La vita è sofferenza; così recita, in alcune traduzioni, la prima delle 4 nobili verità del buddhismo. Salendo in auto verso casa, poco fa, il pensiero continava a insistere su questa breve frase. Tutto ne riaccendeva la fiamma, la neve ai bordi della strada, gli alberi schiacciati dal peso del gelo, i volti resi bluastri dal nostro tirannico e comodo nuovo padrone, la paura, palpabile, nell’aria.
Si è affacciato, poi, alla soglia della coscienza il ricordo degli occhi di mia figlia appena uscita dalla sua prima sala operatoria, quella della sua travagliata nascita. Occhi luminosi che, accecati dalla forte luce al neon del corridoio, guardavano in ogni direzione, stupiti della vastità del nuovo mondo. Ho pensato quindi, che il mondo potrebbe non essere un luogo così ostile, se solo noi umani non alimentassimo quella fiamma maligna che arde nera dentro di noi.
Se provassimo a spegnerla con l’acqua della compassione, inondandola della luce che dissipa le tenebre dell’ignoranza, allora il mondo non sarebbe sola sofferenza.
Siamo ignoranti. Tutti. A tutti i livelli.
Salendo in auto, poco fa, ho passato in rassegna i volti di alcune tra le personalità più in vista del pianeta oggi. Ho visto con gli occhi del ricordo i loro occhi cattivi, inumani, simili a quelli dei mostri dei film horror, occhi assetati di sangue, occhi affamati di carne.
Mostri che desiderano guerra e fame, povertà e schiavitù per noi che non siamo parte della loro ristretta cerchia di criminali. Mostri che si trastullano con le nostre vite come se si trattasse di una serata fra amici passata a Risiko e birra, con carri armati di plastica colorata e dadi usati come innocui e simpatici strumenti di distruzione di massa.
Ho visto politiche scellerate, ho visto la cultura annientata dalle “idee” veicolate attraverso le produzioni Netflix, Disney, Prime, attraverso i tg, gli influencers, Facebook. Una cultura violentata da una propaganda mai vista prima su questo pianeta, un pensiero unico e totalizzante talmente capillare ed efficace da entrare con facilità nelle menti delle persone per piantarvi il proprio seme fetido. Inception, ma nella vita da svegli.

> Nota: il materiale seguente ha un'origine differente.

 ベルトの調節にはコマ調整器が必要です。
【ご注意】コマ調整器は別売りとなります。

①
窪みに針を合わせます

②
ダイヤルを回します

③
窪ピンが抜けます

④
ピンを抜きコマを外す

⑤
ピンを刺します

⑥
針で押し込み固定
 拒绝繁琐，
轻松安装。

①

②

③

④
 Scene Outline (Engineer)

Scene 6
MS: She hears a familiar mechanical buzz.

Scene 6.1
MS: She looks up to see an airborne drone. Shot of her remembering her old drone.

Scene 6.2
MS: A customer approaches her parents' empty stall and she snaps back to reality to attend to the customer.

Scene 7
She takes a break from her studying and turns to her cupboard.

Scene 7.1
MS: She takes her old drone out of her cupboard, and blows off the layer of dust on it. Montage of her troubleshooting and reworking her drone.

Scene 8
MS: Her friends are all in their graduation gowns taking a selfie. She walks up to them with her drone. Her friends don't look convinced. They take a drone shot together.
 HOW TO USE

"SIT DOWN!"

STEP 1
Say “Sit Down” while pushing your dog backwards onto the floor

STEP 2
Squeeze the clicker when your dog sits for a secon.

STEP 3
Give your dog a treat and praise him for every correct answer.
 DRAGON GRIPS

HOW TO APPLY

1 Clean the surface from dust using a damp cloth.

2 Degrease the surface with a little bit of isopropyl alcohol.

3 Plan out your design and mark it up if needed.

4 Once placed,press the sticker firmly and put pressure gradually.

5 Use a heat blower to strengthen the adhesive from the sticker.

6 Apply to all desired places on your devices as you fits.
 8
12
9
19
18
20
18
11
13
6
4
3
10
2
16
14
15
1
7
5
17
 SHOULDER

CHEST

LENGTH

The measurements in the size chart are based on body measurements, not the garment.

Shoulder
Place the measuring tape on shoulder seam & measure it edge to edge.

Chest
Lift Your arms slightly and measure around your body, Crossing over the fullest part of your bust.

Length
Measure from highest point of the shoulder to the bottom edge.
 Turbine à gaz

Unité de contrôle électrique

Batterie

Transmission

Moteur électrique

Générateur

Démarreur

Ho visto persone fare propri con entusiasmo fanatico concetti provenienti dai “potenti”, acriticamente.
O cuore, fa’ conto di avere tutte le cose del mondo,
fa’ conto che tutto ti sia giardino delizioso di verde,
e tu su quell’erba verde fa’ conto d’esser rugiada
gocciolata colà nella notte, e al sorger dell’alba svanita.
Omar Khayyâm – quartine
Siamo davvero tutti come rugiada, impermanenti, destinati a finire, quantomeno qui, sulla Terra. Questo semplice pensiero dovrebbe essere talmente potente da farci cambiare in un attimo prospettiva per vivere una vita degna di essere vissuta: senza prevaricare, senza sfruttare, senza creare più dolore di quello che la vita già ci assegna per il semplice motivo di essere qui.
La causa di tutta questa sofferenza aggiuntiva ed inutile, è l’ignoranza della fine, è il considerarci immortali. Cerchiamo di continuo di prolungare la vita indefinitamente, senza renderci conto di quanto presuntuosa ed egoista possa essere una tale ricerca.
Ecco che, dando a tutta la nostra vita una dead line, seppur senza data certa, allora ogni cosa cambierebbe di significato ed assumerebbe un valore. Di più, si arricchirebbe.
Voglia di vivere, la mia ricetta.
Salendo in auto, poco fa, ho visto il mondo ricoperto da una coltre di polvere appiccicosa e scura. Ora, però, raccogliendo il pensiero in quel punto luminoso dentro me, che tutti possediamo, ho visto una luce abbagliante sotto la fuliggine. E so che, con il pensiero ripulito dalla schifezze con cui lo abbiamo nutrito finora e lo sguardo ben saldo su un’orizzonte religioso, (nel suo significato più elevato e puro, quello di unione), potremmo ancora salvare il pianeta.